New Nike concept store goes Live in LA

Experiential doesn't mean the same for every brand, concept or customer. That's a lesson the retailer is taking to heart as it iterates on the future of direct-to-consumer stores.

These days, brands are tripping over each other to create personalized experiences that will draw customers into stores and keep them coming back. Retailers and brands have opened pop-up and concept stores galore with varying degrees of success.

But experiential doesn't mean the same for every brand, concept or customer. That's a lesson that companies like Nike are taking to heart as they iterate on the future of direct-to-consumer stores — and localization is key to making it all work.

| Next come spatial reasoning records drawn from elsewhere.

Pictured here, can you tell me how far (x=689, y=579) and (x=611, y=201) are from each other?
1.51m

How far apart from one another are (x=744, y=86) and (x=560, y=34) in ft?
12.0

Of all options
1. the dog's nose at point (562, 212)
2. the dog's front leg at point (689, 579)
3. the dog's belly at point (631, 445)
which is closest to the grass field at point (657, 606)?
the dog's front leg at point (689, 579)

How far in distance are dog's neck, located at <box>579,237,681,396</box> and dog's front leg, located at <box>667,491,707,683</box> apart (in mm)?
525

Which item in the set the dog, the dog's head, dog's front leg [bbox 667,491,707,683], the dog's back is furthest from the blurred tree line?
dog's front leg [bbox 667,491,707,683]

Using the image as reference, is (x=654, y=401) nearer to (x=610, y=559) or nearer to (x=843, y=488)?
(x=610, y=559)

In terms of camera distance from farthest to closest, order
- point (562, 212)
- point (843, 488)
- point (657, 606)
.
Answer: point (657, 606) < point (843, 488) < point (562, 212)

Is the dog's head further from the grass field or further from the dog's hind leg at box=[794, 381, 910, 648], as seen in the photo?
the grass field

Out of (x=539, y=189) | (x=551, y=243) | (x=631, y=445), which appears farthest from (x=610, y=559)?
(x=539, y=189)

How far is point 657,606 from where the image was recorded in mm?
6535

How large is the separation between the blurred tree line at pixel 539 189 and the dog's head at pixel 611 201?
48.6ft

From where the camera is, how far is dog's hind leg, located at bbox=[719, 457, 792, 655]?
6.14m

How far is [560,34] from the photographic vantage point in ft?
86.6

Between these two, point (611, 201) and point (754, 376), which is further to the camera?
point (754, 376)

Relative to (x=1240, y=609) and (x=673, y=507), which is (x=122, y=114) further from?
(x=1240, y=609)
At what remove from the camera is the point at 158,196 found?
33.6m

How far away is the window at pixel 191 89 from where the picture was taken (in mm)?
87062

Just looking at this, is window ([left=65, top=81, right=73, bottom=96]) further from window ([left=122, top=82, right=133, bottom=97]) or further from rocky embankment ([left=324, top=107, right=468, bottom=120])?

The way Nike thinks about converging physical and digital worlds may be most clearly represented in its latest concept, Nike Live. The first such store, Nike by Melrose, is a 4,557 square-foot, single-level space located at 8552 Melrose Avenue in Los Angeles. The store, which has "pop-up vibes" but won't go away anytime soon, is nestled along a fashionable, upscale retail strip in a neighborhood also home to single family houses and premium apartments. It's also just an eight minute walk from Nordstrom's Local concept, which similarly uses data to personalize its store to fit the local community.

At its core, Nike Live aims to reflect the needs of its "sport and speed obsessed" NikePlus members in the community by using data to personalize experiences, services and its product assortment.

From ideation to open doors, the process took about eight months, Cathy Sparks, VP and GM of Global Nike Direct Stores, told Retail Dive in an interview. To Sparks, who worked on the concept with a core team of 12 people, the store is like a baby. And if it grows up quickly, the aim is to scale the model, as well as specific services and features, to the company's U.S. store fleet and beyond.

Is localization the future of stores?

Nike Live is the brand's first concept that is declaratively dedicated to being a hub for members. "We need our stores to better reflect the consumers in that marketplace and member insights is how we will do that," Sparks said. "The future of service will be very personal. We will know you so well we will be incredibly relevant with the product we give and the services we offer."

For the new store, that means catering to a "style and fitness customer" who loves to look good, workout, is style conscious, spends time with friends and expects high service levels, Sparks added.

Inside the first Nike live store in Los Angeles.
 
Credit: Nike
 

Targeting the most engaged customers is something industry experts see as a step in the right direction. Member activity increased 48% over last year, according to data provided by Nike.

"Best customers are the place where you want to make the investment," Matt Powell, vice president and senior industry advisor for The NPD Group, told Retail Dive in an interview. "They have a greater affinity for the brand, buy more than the non-customer and the cost of acquisition of non-customer is high."

Hyperlocalization is one of the key trends today allowing retailers to get to know their core customers in a deeper way, but localized assortments often struggle when it comes to implementation, Matt Sargent, senior vice president of retail for Magid, told Retail Dive in an email.

"Many retailers rushed localized concepts to market," he said adding that he owns a Patagonia T-shirt "localized" to Minnesota featuring snow-capped mountains, which don't exist in the state.

"Nike is addressing this up front by letting the enormous traffic they generate on their website steer the merchandising. This gets to a core desire of millennials, which is to take part in a brand's development."